For Brookfield, the need for more energy infrastructure to support AI is both a challenge and a significant opportunity, given their existing expertise and strategic focus:

  • Existing Expertise in Energy Infrastructure: Brookfield is one of the world’s largest infrastructure investors, with a portfolio that includes transport, data, utilities, and midstream sectors. Their Renewable Power & Transition business has invested in renewable energy, nuclear power, and other energy infrastructure, positioning them to meet the growing demand for AI-related energy needs . For example, Brookfield has a history of investing in renewable power, including a landmark deal with Microsoft for renewable energy supply and a $30 billion partnership with Intel for semiconductor manufacturing, both of which highlight their capability in energy infrastructure .
  • AI Infrastructure Investments: Brookfield’s recent investments in AI infrastructure explicitly include components for energy generation and associated infrastructure. In Sweden, their SEK 95 billion investment for a new AI center in Strängnäs includes energy generation as part of the broader infrastructure, aiming to double data center capacity from 300 MW to 750 MW . Similarly, in France, their €20 billion program includes €5 billion for associated AI infrastructure such as data transfer, chip storage, and energy generation, demonstrating their proactive approach to addressing energy needs .

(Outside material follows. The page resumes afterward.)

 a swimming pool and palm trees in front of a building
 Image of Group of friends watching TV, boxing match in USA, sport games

  • Opportunity for Expansion: The growing demand for energy infrastructure to support AI creates additional investment opportunities for Brookfield. As AI continues to drive electricity demand, Brookfield can leverage its expertise in renewable power, nuclear energy, and grid modernization to invest in the necessary energy infrastructure. This aligns with Brookfield’s strategy of investing in the AI value chain, where they have already committed over €100 billion globally across digital infrastructure, renewable power, and semiconductor manufacturing . Their focus on sustainable and ethical investments, such as renewable energy, aligns with Europe’s goals, potentially opening doors to integrated projects that combine AI with energy infrastructure.
  • Strategic Positioning: Brookfield’s early mover advantage in both AI and energy infrastructure positions them to benefit from public-private partnerships and government initiatives aimed at accelerating AI development. For example, the U.S. DOE’s initiative to co-locate data centers with new energy infrastructure on DOE lands could provide Brookfield with opportunities to expand its portfolio while supporting national AI goals . Additionally, Brookfield’s existing presence in Europe, including operations in renewable power and digital infrastructure, enhances their ability to navigate regulatory and logistical challenges.

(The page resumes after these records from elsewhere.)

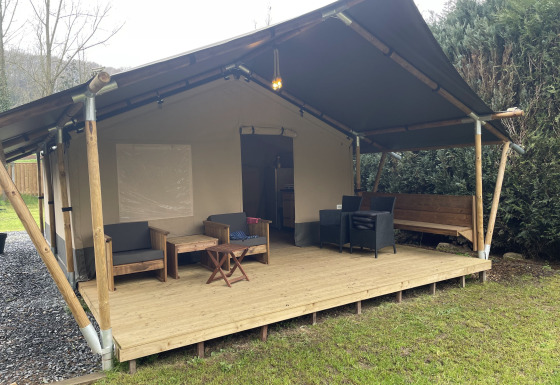 Safari-Zelt mit überdachter Holzterrasse und Sitzgelegenheiten bei Camping du Rivage in Luxemburg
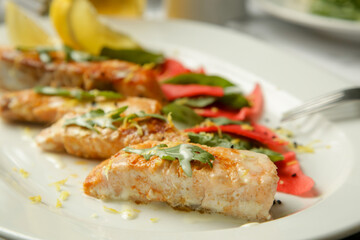Grilled Salmon fillet with marinated vegetables served on the restaurant table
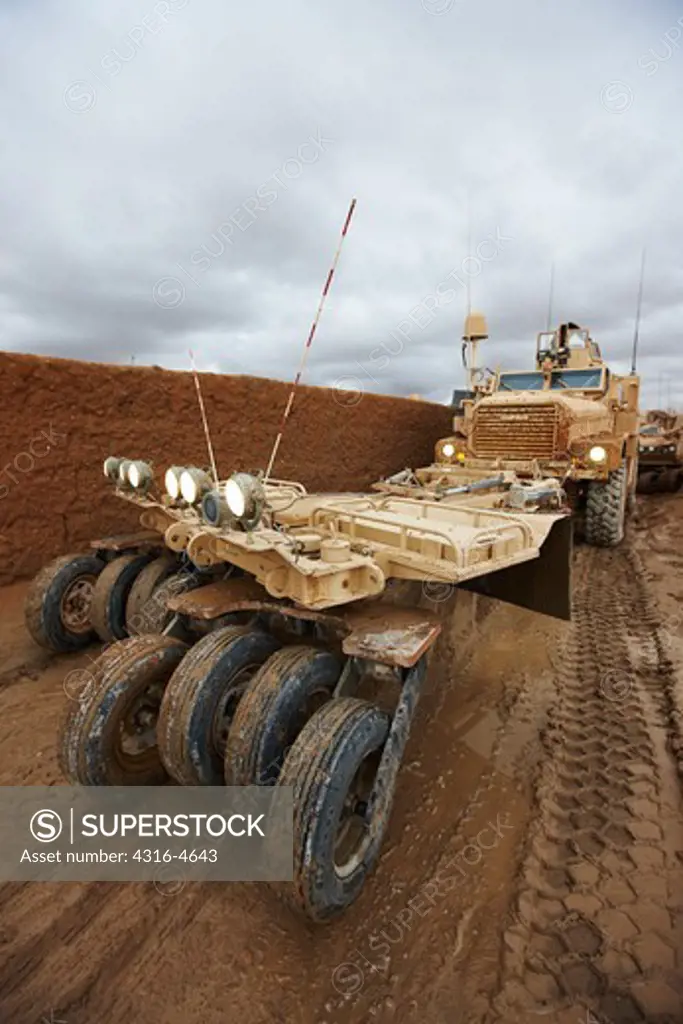 MRAP, or mine resistant ambush protected vehicle, fitted with a mine roller, at a remote, austere United States Marine Corps combat outpost in Afghanistan's Helmand Province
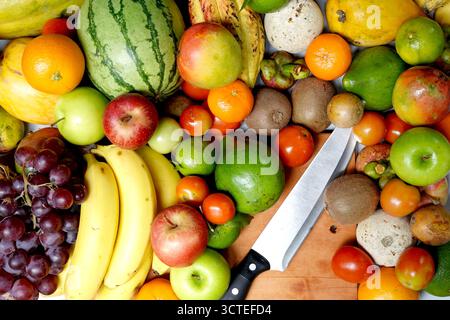 Exotische Früchte mischen sich mit Mangoborange und Ananas. Messer und Schneidebrett. Stockfoto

  • Challenges for Brookfield: While opportunities abound, challenges like construction delays for energy infrastructure, regulatory hurdles, and environmental concerns could affect investment timelines and costs. For instance, building new nuclear plants or upgrading grids requires significant coordination and may face opposition from local communities or environmental groups, potentially slowing down projects . However, Brookfield’s experience in managing large-scale infrastructure projects positions them to mitigate these risks.

Conclusion

Brookfield’s investments in Sweden and France are pivotal for Europe’s AI infrastructure, driving economic growth and aligning with national AI strategies. However, the energy demands of AI present significant challenges that could impact the pace of investment. Brookfield, with its expertise in both AI and energy infrastructure, is uniquely positioned to turn these challenges into opportunities. By integrating energy solutions into its AI projects and leveraging strategic partnerships, Brookfield can not only meet the energy needs of AI but also expand its investment portfolio, ensuring a sustainable and prosperous future in Europe’s AI ecosystem.